Without shuffle, the bytes are interleaved:
[B0 B1 B2 B3][B0 B1 B2 B3][B0 B1 B2 B3]...
A compressor sees B0 B1 B2 B3 B0 B1 B2 B3 B0 B1 B2 B3 ... — not very compressible because the predictable (B0, B1) bytes are mixed with the random (B3) bytes.
After shuffle, all byte-0s come first, then all byte-1s, etc.:
[B0 B0 B0 ...][B1 B1 B1 ...][B2 B2 B2 ...][B3 B3 B3 ...]

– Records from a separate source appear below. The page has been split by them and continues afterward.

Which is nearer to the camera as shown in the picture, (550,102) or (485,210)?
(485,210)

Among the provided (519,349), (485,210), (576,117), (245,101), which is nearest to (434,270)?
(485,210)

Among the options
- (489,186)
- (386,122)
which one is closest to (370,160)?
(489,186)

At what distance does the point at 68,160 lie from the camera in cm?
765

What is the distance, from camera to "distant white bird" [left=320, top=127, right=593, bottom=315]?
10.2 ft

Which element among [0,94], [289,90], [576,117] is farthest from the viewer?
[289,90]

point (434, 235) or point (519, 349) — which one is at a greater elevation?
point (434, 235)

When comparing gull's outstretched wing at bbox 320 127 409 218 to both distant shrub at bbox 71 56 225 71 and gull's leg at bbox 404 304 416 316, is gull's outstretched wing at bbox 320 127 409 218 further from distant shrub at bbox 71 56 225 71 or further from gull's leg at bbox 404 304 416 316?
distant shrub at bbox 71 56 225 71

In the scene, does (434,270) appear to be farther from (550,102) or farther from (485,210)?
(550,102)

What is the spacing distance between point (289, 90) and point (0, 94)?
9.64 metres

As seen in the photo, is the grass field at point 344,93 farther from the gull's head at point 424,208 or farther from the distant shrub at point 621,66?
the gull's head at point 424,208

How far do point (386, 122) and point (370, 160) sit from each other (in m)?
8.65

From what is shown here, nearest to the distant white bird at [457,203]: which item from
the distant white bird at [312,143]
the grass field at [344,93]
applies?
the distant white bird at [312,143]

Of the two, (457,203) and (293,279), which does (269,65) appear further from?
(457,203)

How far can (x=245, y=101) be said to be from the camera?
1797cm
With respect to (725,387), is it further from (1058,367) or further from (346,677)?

Now the B0 run and B1 run are highly compressible (long runs of similar values). The B3 run is still noisy, but it’s isolated. Overall compression improves significantly.
API
shuffle
#![allow(unused)]
fn main() {
pub fn shuffle(data: &[u8], element_size: usize) -> Result<Vec<u8>, ShuffleError>
}
Rearranges bytes. element_size is the byte width of each element (e.g. 4 for float32, 8 for float64).
#![allow(unused)]
fn main() {
let floats: Vec<f32> = vec![1.0, 2.0, 3.0, 4.0];
let raw: Vec<u8> = floats.iter().flat_map(|f| f.to_ne_bytes()).collect();
let shuffled = shuffle(&raw, 4)?;
// shuffled is ready for compression
}
unshuffle
#![allow(unused)]
fn main() {
pub fn unshuffle(data: &[u8], element_size: usize) -> Result<Vec<u8>, ShuffleError>
}
Reverses the shuffle. Applied automatically by the decode pipeline.

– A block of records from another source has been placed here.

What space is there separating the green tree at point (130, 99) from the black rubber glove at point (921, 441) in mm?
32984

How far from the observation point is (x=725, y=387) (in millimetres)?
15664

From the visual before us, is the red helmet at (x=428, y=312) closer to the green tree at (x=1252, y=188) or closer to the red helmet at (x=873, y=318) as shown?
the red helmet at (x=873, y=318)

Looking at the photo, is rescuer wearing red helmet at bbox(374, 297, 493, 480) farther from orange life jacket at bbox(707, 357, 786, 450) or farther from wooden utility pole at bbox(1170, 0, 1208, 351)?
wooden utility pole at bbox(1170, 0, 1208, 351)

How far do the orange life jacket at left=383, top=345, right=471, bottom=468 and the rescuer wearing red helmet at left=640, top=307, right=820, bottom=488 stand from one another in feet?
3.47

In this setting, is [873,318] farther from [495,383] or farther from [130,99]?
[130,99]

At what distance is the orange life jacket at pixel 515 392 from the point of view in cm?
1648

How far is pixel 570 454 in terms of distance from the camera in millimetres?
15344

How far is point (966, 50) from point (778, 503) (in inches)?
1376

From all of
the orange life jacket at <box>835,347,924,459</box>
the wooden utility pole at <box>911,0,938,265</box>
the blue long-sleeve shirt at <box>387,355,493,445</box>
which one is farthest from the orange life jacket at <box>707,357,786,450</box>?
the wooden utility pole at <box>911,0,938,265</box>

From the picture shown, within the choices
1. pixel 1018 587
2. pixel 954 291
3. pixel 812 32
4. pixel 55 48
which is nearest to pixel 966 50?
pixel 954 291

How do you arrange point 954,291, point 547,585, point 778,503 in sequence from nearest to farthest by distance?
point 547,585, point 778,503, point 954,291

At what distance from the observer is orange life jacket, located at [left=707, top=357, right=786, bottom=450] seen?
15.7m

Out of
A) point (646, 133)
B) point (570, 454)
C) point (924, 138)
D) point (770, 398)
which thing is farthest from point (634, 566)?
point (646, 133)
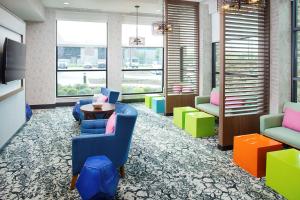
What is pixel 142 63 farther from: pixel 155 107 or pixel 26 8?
pixel 26 8

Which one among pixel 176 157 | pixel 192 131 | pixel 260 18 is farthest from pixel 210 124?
pixel 260 18

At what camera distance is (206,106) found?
22.0ft

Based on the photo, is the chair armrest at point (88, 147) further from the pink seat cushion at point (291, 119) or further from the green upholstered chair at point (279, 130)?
the pink seat cushion at point (291, 119)

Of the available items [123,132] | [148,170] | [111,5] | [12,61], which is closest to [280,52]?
[148,170]

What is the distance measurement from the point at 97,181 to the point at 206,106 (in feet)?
14.6

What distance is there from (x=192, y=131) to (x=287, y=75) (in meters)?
2.21

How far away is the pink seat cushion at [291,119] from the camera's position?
4266 millimetres

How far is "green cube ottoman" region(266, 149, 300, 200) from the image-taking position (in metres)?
2.92

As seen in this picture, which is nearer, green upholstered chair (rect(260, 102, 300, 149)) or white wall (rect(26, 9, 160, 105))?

Using Shuffle in a Message
Set filter: "shuffle" in the DataObjectDescriptor and provide shuffle_element_size:
#![allow(unused)]
fn main() {
use ciborium::Value;
let mut params = BTreeMap::new();
params.insert(
"shuffle_element_size".to_string(),
Value::Integer(4.into()), // 4 bytes per float32
);
let desc = DataObjectDescriptor {
obj_type: "ntensor".to_string(),
ndim: 1,
shape: vec![100],
strides: vec![1],
dtype: Dtype::Float32,
byte_order: ByteOrder::Big,
encoding: "none".to_string(),
filter: "shuffle".to_string(),
compression: "none".to_string(),
masks: None,
params,
};
}
Edge Cases
Element Size Must Divide the Buffer
The shuffle operation requires data.len() % element_size == 0. If this is not true, the function returns Err(ShuffleError::Misaligned). Ensure your data buffer is a whole number of elements.

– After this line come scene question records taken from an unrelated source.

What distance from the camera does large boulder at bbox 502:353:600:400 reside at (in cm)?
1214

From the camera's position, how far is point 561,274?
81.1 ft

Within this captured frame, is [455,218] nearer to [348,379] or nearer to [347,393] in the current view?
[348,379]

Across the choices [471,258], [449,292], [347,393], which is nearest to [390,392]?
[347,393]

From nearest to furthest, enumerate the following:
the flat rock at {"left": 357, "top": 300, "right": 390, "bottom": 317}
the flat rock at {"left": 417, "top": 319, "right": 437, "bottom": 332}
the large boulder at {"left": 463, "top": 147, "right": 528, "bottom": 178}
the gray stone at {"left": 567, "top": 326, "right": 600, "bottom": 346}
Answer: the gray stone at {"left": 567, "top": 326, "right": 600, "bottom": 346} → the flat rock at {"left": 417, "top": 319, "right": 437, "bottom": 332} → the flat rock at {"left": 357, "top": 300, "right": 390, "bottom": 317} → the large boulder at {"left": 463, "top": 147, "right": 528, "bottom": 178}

Shuffle Alone Does Not Compress
Shuffle rearranges bytes but does not reduce the total byte count. It only helps when followed by a compression stage (e.g. szip, zstd, lz4, blosc2). Set compression in the descriptor to apply compression after the shuffle step.
Combining with simple_packing
When using both encoding: "simple_packing" and filter: "shuffle", the pipeline applies them in order: encode first, then shuffle. The simple_packing output is 1-byte-per-packed-chunk (MSB-first bits), so shuffle_element_size should be 1 in this case (no benefit from shuffling already-packed data). In practice, the combination is unusual — either use simple_packing alone (when quantising float values) or shuffle alone (before a lossless compressor).